#### [Directions]
Find every line in the material below that contains the word "street" and copy each of those lines.

#### [Input material]
┏━━

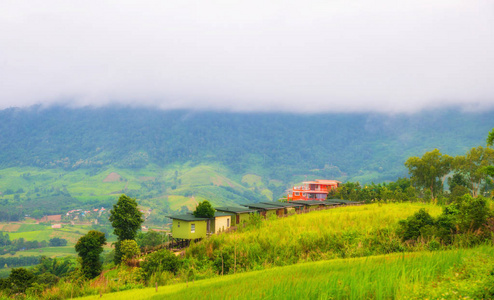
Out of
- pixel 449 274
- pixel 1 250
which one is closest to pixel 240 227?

┗━━
┏━━

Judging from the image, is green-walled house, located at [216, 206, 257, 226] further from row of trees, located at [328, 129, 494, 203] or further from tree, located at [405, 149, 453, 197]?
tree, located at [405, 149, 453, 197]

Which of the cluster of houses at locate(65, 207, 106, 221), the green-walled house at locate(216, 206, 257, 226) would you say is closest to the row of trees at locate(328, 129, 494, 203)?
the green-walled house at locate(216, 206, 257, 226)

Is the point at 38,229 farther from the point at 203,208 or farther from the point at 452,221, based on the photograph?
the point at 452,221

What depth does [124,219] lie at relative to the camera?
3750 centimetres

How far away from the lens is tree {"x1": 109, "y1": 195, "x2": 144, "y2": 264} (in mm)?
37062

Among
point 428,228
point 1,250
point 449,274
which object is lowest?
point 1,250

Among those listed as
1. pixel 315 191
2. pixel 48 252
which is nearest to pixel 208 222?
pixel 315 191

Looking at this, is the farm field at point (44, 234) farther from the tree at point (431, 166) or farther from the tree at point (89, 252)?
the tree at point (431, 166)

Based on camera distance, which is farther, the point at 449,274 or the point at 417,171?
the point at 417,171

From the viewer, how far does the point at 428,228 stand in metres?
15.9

┗━━
┏━━

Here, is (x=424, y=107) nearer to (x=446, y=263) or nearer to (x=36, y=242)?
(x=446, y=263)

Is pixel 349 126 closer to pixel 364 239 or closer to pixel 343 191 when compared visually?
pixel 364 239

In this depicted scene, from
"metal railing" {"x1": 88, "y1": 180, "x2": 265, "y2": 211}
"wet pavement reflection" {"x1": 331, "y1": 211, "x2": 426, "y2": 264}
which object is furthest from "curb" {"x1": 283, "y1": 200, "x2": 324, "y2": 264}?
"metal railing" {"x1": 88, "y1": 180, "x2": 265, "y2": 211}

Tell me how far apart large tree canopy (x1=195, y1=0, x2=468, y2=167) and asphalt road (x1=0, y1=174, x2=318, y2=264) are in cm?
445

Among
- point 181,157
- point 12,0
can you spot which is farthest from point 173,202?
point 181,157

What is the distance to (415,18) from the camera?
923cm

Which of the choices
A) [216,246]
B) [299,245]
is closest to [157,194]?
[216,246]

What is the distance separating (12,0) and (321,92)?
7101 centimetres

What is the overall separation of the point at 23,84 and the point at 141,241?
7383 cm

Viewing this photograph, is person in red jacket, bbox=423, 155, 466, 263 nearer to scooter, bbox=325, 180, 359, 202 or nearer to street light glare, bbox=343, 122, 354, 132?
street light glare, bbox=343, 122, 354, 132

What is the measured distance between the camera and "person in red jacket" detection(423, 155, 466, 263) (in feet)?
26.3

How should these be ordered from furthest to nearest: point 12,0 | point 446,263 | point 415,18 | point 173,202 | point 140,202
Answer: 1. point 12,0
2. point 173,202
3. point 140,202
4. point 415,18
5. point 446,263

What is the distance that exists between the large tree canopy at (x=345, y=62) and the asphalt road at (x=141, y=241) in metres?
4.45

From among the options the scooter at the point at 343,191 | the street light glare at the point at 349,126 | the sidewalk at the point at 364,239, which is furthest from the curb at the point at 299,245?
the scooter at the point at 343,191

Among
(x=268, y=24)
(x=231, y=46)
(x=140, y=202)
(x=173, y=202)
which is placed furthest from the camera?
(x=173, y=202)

┗━━

#### [Expected answer]
Viewing this photograph, is person in red jacket, bbox=423, 155, 466, 263 nearer to scooter, bbox=325, 180, 359, 202 or nearer to street light glare, bbox=343, 122, 354, 132?
street light glare, bbox=343, 122, 354, 132
From among the options the scooter at the point at 343,191 | the street light glare at the point at 349,126 | the sidewalk at the point at 364,239, which is furthest from the curb at the point at 299,245?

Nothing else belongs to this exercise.